Charlie looked startled and glanced up at her aunt. “My daddy says I’m not supposed to talk about them,” she said, just loud enough for Lex to hear.

“It’s okay, Charlie,” Lex assured her. “It’s safe to trust Miss Scarlett.”

The little girl studied her aunt for a moment, as if she thought Lex might be testing her. Then she shrugged and turned back to me.

“Why do we get them?” she asked.

I glanced up at Lex, who was chewing on her lower lip as she watched us. Until she was older, it wasn’t safe for Charlie to know about the Old World—she wouldn’t understand that she needed to keep it a secret, which could put her friends or family in danger. “Because we’re very special,” I told Charlie. “When you get older, you’ll learn more about what those feelings mean.”

Her face brightened. “’Cause you’ll teach me?”

There was suddenly a lump in my throat. Stupid hormones. Lex started to say something, to make an excuse for me, but I said to Charlie, “It might be me, or it might be your aunt Lex.”

With no further ado, Charlie climbed into my lap, her tanned arms loose around my shoulders. I held very still, like a butterfly had just landed on my arm. Small hands picked up a strand of my hair and began twisting and curling it around her finger. “Auntie Lex feels different too,” Charlie confided, low enough so Lex couldn’t hear.

I nodded. “She’s very strong.”

“’Cause she was a soldier.”

Well . . . close enough. “Right.”

“When I grow up, I might be a soldier, too,” Charlie went on. “But I’m definitely gonna be a paleontologist. And have a lemonade stand. And I’ll ride horses and have six dogs. That’s more than Aunt Lex has, but she has cats, too.” She wrinkled her nose. “I don’t like cats.”

“Me either,” I told her. Nearby, Lex’s phone buzzed, and she stepped a few feet away to answer it.

Molly was still watching Charlie and me, looking amused. I tried to think of something else to say. “I have a dog too,” I finally offered. “Her name is Shadow. She’s really big.”

“And really ugly,” Molly added.

I glared up at her, but she just lifted an eyebrow to say, Well, she is.

“Can I see a picture on your phone?” Charlie asked me eagerly.

I started to reach for the phone in my pocket, but remembered it was the burner. “I don’t have any on my phone right now,” I told her regretfully.

“Oh.” She looked at me with disappointment and judgment. Ah. So there was some of her aunt in her too.

Luckily, at that moment Lex hung up the phone and turned back to us. “We’re on,” she said to me. “She’s expecting you.”

I nodded. “Charlie,” Lex said, “Miss Scarlett and I need to leave now.”

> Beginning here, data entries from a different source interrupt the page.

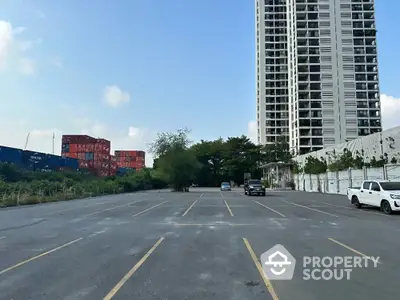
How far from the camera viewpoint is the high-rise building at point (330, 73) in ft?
348

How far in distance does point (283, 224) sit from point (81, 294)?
1042cm

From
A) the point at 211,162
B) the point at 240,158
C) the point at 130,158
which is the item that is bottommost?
the point at 211,162

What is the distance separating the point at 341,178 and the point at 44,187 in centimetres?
3226

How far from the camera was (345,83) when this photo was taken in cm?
10806

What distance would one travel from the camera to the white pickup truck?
19.4 metres

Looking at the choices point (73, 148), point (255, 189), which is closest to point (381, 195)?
point (255, 189)

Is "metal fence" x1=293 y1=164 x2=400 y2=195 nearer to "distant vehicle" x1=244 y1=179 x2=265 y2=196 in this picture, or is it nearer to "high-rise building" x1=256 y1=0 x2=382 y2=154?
"distant vehicle" x1=244 y1=179 x2=265 y2=196

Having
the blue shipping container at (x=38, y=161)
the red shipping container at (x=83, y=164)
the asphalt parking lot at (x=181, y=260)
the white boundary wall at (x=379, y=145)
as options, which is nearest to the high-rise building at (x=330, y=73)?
the red shipping container at (x=83, y=164)

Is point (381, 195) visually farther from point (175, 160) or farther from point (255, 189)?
point (175, 160)

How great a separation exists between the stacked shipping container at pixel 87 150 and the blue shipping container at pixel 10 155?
21883 mm

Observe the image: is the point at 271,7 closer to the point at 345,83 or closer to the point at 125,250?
the point at 345,83

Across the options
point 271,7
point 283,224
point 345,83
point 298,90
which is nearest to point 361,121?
point 345,83

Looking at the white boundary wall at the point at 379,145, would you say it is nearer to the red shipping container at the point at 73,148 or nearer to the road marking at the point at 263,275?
the road marking at the point at 263,275

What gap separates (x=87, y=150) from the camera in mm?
69500
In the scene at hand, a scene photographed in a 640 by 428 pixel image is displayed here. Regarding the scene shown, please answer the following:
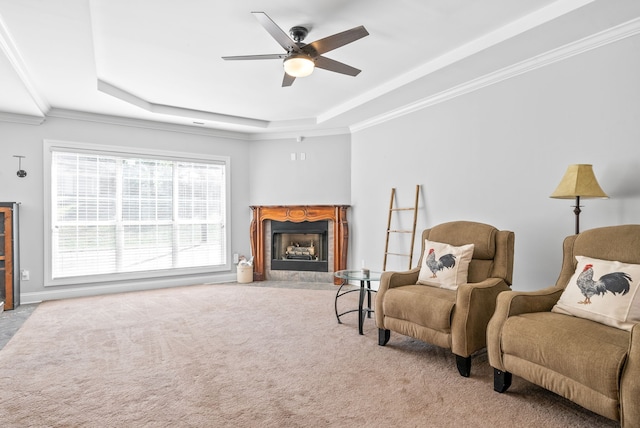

Charlie looked up with obvious displeasure, squeezing the strands of my hair closer, like she was protecting them. “But she’s like me!”

“I know. We still need to leave, though. Besides, it’s almost your bedtime.”

Charlie pouted, but turned back to me. “Do you have FaceTime?” she demanded.

That threw me for a second. I hadn’t realized four-year-olds were aware of FaceTime. But then again, what the hell did I know about kids? “Um, yes. I do.”

“So we’ll talk on FaceTime,” Charlie decided. “That’s what I do with Gramma Blossom, or with Auntie when she has to be gone for days.”

“Okay,” I said, bewildered. “We can FaceTime.”

“Then you can go, I guess.” Charlie released her death grip on my hair and climbed out of my lap. “Bye!” she yelled over her shoulder, racing off to find the rest of the kids.

I blinked. What had just happened?

Molly was grinning as she held out a hand to me. “So that was Charlie,” Lex said, with a smile I hadn’t seen from her before. It was proud and a little embarrassed and sort of fierce. Like a mom. “She’s kind of a force of nature,” Lex added.

“Yeah.” I used Molly’s hand to pull myself up. “I’m getting that.”

The sun had gone down while we were at dinner. Lex drove us back to the Pearl Street Mall area, parking near a funny little coffee shop with a weird setup. Most of the coffee shops I’d been to shared the same basic layout—one big room with a counter somewhere—but the front doors at Magic Beans opened into a short hallway with multiple doors leading off in different directions. There were Day-Glo arrows painted on the floor that eventually led us toward a counter, where a bored-looking teenage boy looked up from a textbook. “Oh. Hey, Lex, hey, Quinn,” he said.